■ **Data supplied**
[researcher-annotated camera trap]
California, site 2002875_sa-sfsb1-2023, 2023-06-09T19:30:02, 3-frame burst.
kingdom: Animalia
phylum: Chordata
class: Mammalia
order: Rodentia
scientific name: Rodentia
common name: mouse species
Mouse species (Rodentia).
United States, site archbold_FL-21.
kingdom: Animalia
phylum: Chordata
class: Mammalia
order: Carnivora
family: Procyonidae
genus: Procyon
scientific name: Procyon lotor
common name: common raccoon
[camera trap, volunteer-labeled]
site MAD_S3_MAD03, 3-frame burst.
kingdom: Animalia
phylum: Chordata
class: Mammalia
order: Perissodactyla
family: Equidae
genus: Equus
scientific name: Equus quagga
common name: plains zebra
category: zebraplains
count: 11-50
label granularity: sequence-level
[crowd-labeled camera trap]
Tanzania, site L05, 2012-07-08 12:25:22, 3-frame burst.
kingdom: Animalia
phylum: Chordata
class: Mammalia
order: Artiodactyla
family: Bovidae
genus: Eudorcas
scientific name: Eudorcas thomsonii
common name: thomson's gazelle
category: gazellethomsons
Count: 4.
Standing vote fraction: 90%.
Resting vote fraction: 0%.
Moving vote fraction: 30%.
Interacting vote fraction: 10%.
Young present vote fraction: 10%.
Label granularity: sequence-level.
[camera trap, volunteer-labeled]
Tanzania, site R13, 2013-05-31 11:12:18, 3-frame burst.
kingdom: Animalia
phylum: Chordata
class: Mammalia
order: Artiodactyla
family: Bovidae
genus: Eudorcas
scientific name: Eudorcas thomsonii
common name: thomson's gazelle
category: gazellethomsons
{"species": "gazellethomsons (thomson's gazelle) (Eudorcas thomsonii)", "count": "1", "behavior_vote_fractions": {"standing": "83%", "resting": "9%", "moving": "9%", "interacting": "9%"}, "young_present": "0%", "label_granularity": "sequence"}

■ **What to produce**
Search the listing for the word "site", and copy every line in which it is found.

■ **Your solution**
California, site 2002875_sa-sfsb1-2023, 2023-06-09T19:30:02, 3-frame burst.
United States, site archbold_FL-21.
site MAD_S3_MAD03, 3-frame burst.
Tanzania, site L05, 2012-07-08 12:25:22, 3-frame burst.
Tanzania, site R13, 2013-05-31 11:12:18, 3-frame burst.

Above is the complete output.